*EXERCISE INSTRUCTIONS*
1 > Name each action that the passage on liturgical structure says the community should always take.
2 > Answer these questions from the passage on liturgical structure:
(a) Which article of Sacrosanctum Concilium is cited?
(b) Which council issued the Constitution on the Sacred Liturgy?
(c) Before that council, which moment was the almost exclusive focus?
3 > Reproduce the passage on liturgical structure between "The Order of" and "Concilium, article 50)", inclusive.

*READING TEXT*
···

All liturgical celebrations have a common structure that must be respected.  Consequently, the community should always:

  • Gather as one family, united by their faith in Christ and their common baptism
  • Listen to the Word of God proclaimed in the midst of the Church
  • Respond in faith so that all may be nourished, healed and strengthened through prayer and sacrament
  • Go forth in peace to love and serve the Lord. 

The Order of Mass is to be revised in a way that will bring out more clearly the intrinsic nature and purpose of its several parts, as also the connection between them, and will more readily achieve the devout, active participation of the faithful.  (Sacrosanctum Concilium, article 50) 

The statement immediately above is directly from the Constitution on the Sacred Liturgy from Vatican II.  Just as the Church is made up of many parts that form one body, so too does it recognise its liturgy as parts that together contribute to the entire celebration.

To be overly focused on one part of the Mass or sacramental celebration at the expense of others weakens the celebration and prevents it from forming and shaping us as it should.

Before Vatican II, we were almost exclusively focussed on the sacramental or “efficacious” (powerful) moment.  The prayers of the priest during such moments were often seen as magic words that made something happen.  Anything before or after that moment in the liturgy was superfluous.  Just consider how much we relied on the “words of consecration” during the Eucharistic prayer, or the prayer of absolution when we went to “confession”.

···

[Saved entries]
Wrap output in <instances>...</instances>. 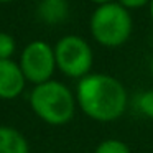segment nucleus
Masks as SVG:
<instances>
[{
    "mask_svg": "<svg viewBox=\"0 0 153 153\" xmlns=\"http://www.w3.org/2000/svg\"><path fill=\"white\" fill-rule=\"evenodd\" d=\"M76 99L81 110L97 122H114L127 109V89L109 74H87L79 79Z\"/></svg>",
    "mask_w": 153,
    "mask_h": 153,
    "instance_id": "1",
    "label": "nucleus"
},
{
    "mask_svg": "<svg viewBox=\"0 0 153 153\" xmlns=\"http://www.w3.org/2000/svg\"><path fill=\"white\" fill-rule=\"evenodd\" d=\"M33 112L48 125H64L74 117L76 99L73 92L58 81L38 84L30 94Z\"/></svg>",
    "mask_w": 153,
    "mask_h": 153,
    "instance_id": "2",
    "label": "nucleus"
},
{
    "mask_svg": "<svg viewBox=\"0 0 153 153\" xmlns=\"http://www.w3.org/2000/svg\"><path fill=\"white\" fill-rule=\"evenodd\" d=\"M91 33L102 46H120L130 38L132 17L119 2L97 5L91 17Z\"/></svg>",
    "mask_w": 153,
    "mask_h": 153,
    "instance_id": "3",
    "label": "nucleus"
},
{
    "mask_svg": "<svg viewBox=\"0 0 153 153\" xmlns=\"http://www.w3.org/2000/svg\"><path fill=\"white\" fill-rule=\"evenodd\" d=\"M56 68L69 77L82 79L92 68V50L89 43L76 35L63 36L54 46Z\"/></svg>",
    "mask_w": 153,
    "mask_h": 153,
    "instance_id": "4",
    "label": "nucleus"
},
{
    "mask_svg": "<svg viewBox=\"0 0 153 153\" xmlns=\"http://www.w3.org/2000/svg\"><path fill=\"white\" fill-rule=\"evenodd\" d=\"M18 64L28 82L35 86L48 82L51 81V76L56 69L54 48H51L46 41H31L22 51Z\"/></svg>",
    "mask_w": 153,
    "mask_h": 153,
    "instance_id": "5",
    "label": "nucleus"
},
{
    "mask_svg": "<svg viewBox=\"0 0 153 153\" xmlns=\"http://www.w3.org/2000/svg\"><path fill=\"white\" fill-rule=\"evenodd\" d=\"M23 73L20 69V64L12 59L0 61V99L12 100L18 97L25 89Z\"/></svg>",
    "mask_w": 153,
    "mask_h": 153,
    "instance_id": "6",
    "label": "nucleus"
},
{
    "mask_svg": "<svg viewBox=\"0 0 153 153\" xmlns=\"http://www.w3.org/2000/svg\"><path fill=\"white\" fill-rule=\"evenodd\" d=\"M0 153H30V146L18 130L0 127Z\"/></svg>",
    "mask_w": 153,
    "mask_h": 153,
    "instance_id": "7",
    "label": "nucleus"
},
{
    "mask_svg": "<svg viewBox=\"0 0 153 153\" xmlns=\"http://www.w3.org/2000/svg\"><path fill=\"white\" fill-rule=\"evenodd\" d=\"M38 15L46 23H59L68 15V4L64 0L41 2L40 7H38Z\"/></svg>",
    "mask_w": 153,
    "mask_h": 153,
    "instance_id": "8",
    "label": "nucleus"
},
{
    "mask_svg": "<svg viewBox=\"0 0 153 153\" xmlns=\"http://www.w3.org/2000/svg\"><path fill=\"white\" fill-rule=\"evenodd\" d=\"M94 153H130V148L122 140L109 138V140L100 142L97 145V148L94 150Z\"/></svg>",
    "mask_w": 153,
    "mask_h": 153,
    "instance_id": "9",
    "label": "nucleus"
},
{
    "mask_svg": "<svg viewBox=\"0 0 153 153\" xmlns=\"http://www.w3.org/2000/svg\"><path fill=\"white\" fill-rule=\"evenodd\" d=\"M15 53V40L12 35L0 31V61L12 59Z\"/></svg>",
    "mask_w": 153,
    "mask_h": 153,
    "instance_id": "10",
    "label": "nucleus"
},
{
    "mask_svg": "<svg viewBox=\"0 0 153 153\" xmlns=\"http://www.w3.org/2000/svg\"><path fill=\"white\" fill-rule=\"evenodd\" d=\"M137 105H138V110L145 117L153 119V89L140 94L138 99H137Z\"/></svg>",
    "mask_w": 153,
    "mask_h": 153,
    "instance_id": "11",
    "label": "nucleus"
},
{
    "mask_svg": "<svg viewBox=\"0 0 153 153\" xmlns=\"http://www.w3.org/2000/svg\"><path fill=\"white\" fill-rule=\"evenodd\" d=\"M152 0H119V4L123 8H140V7H145Z\"/></svg>",
    "mask_w": 153,
    "mask_h": 153,
    "instance_id": "12",
    "label": "nucleus"
},
{
    "mask_svg": "<svg viewBox=\"0 0 153 153\" xmlns=\"http://www.w3.org/2000/svg\"><path fill=\"white\" fill-rule=\"evenodd\" d=\"M89 2L97 4V5H104V4H110V2H114V0H89Z\"/></svg>",
    "mask_w": 153,
    "mask_h": 153,
    "instance_id": "13",
    "label": "nucleus"
},
{
    "mask_svg": "<svg viewBox=\"0 0 153 153\" xmlns=\"http://www.w3.org/2000/svg\"><path fill=\"white\" fill-rule=\"evenodd\" d=\"M150 12H152V18H153V0L150 2Z\"/></svg>",
    "mask_w": 153,
    "mask_h": 153,
    "instance_id": "14",
    "label": "nucleus"
},
{
    "mask_svg": "<svg viewBox=\"0 0 153 153\" xmlns=\"http://www.w3.org/2000/svg\"><path fill=\"white\" fill-rule=\"evenodd\" d=\"M150 73H152V79H153V59H152V64H150Z\"/></svg>",
    "mask_w": 153,
    "mask_h": 153,
    "instance_id": "15",
    "label": "nucleus"
},
{
    "mask_svg": "<svg viewBox=\"0 0 153 153\" xmlns=\"http://www.w3.org/2000/svg\"><path fill=\"white\" fill-rule=\"evenodd\" d=\"M7 2H13V0H0V4H7Z\"/></svg>",
    "mask_w": 153,
    "mask_h": 153,
    "instance_id": "16",
    "label": "nucleus"
},
{
    "mask_svg": "<svg viewBox=\"0 0 153 153\" xmlns=\"http://www.w3.org/2000/svg\"><path fill=\"white\" fill-rule=\"evenodd\" d=\"M40 2H50V0H40Z\"/></svg>",
    "mask_w": 153,
    "mask_h": 153,
    "instance_id": "17",
    "label": "nucleus"
}]
</instances>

···

*ANSWERS IN ORDER*
1 >
- Gather as one family, united by their faith in Christ and their common baptism
- Listen to the Word of God proclaimed in the midst of the Church
- Respond in faith so that all may be nourished, healed and strengthened through prayer and sacrament
- Go forth in peace to love and serve the Lord

2 >
(a) Article 50
(b) Vatican II
(c) The sacramental or "efficacious" (powerful) moment

3 >
The Order of Mass is to be revised in a way that will bring out more clearly the intrinsic nature and purpose of its several parts, as also the connection between them, and will more readily achieve the devout, active participation of the faithful.  (Sacrosanctum Concilium, article 50)